Thirst No. 2 chronicles the ass-kicking adventures of Sita, a five thousand year old vampire, and takes off where the NUCLEAR EXPLOSION vaporized the evil government base in Thirst No. 1.
World weary Sita tinkers with her Medieval-priest-lover’s alchemy force crystals, re-engineers her six stranded vampire DNA, and transforms herself into a lowly human.
Then she becomes preggers. The father, I should mention, is her teen lover who she thought perished in the gas tank explosion from the first book…or DID he?!!!

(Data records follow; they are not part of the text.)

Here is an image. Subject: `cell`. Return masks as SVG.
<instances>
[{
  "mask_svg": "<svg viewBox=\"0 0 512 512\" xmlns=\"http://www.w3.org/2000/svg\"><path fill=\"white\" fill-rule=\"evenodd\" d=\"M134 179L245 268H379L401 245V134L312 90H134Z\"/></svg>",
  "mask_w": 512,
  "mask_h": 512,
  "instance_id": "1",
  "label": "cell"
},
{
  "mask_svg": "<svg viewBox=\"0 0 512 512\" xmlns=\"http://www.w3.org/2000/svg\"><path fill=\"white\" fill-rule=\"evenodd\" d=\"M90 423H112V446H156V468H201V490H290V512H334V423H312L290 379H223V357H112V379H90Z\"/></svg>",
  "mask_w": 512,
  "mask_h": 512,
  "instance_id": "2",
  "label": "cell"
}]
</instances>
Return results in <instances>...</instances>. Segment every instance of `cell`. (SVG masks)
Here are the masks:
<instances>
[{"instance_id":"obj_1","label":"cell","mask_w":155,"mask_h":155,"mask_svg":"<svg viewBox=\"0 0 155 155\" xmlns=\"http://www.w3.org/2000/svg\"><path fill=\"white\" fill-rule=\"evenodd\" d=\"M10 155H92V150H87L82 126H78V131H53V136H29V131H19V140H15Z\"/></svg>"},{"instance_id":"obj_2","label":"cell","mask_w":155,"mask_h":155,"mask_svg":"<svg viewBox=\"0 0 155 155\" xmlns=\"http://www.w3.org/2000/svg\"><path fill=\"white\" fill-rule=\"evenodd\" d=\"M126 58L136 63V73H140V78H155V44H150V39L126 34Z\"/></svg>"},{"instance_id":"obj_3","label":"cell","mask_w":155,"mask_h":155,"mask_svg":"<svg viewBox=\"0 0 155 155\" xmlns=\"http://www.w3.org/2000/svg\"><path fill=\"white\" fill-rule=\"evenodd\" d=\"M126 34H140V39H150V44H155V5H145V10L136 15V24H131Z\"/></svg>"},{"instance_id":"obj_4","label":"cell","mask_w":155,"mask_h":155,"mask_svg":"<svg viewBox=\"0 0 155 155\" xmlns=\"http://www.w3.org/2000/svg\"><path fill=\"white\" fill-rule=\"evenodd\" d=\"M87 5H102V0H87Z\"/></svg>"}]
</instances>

*Takes deep breath* Okay. So. Sita has the fastest pregnancy this side of Breaking Dawn and expels the demon child in a shower of gore goblets. The child is a modern scientific marvel and grows exponentially within a few weeks to the equivalent of a twenty year old. Also, she is evil incarnate. Also, she THIRSTS…
Meanwhile, Sita’s friend…the nun…experiences an immaculate conception and we learn through an ancient Egyptian prophecy, this child is the next messiah. But wait! Sita’s daughter was sent to kill the messiah and not even a cult with high power assault rifles could stop her. People are defenestrated off of skyscrapers.
See what I mean about WTFery? Usually vampire stories are more or less predictable but this is so far from predictable it might as well be from another planet. Speaking of the extraterrestrial, this book ends with intergalactic time travel on a SPACESHIP.
I have nibbled on the Wonderland mushrooms and I like it.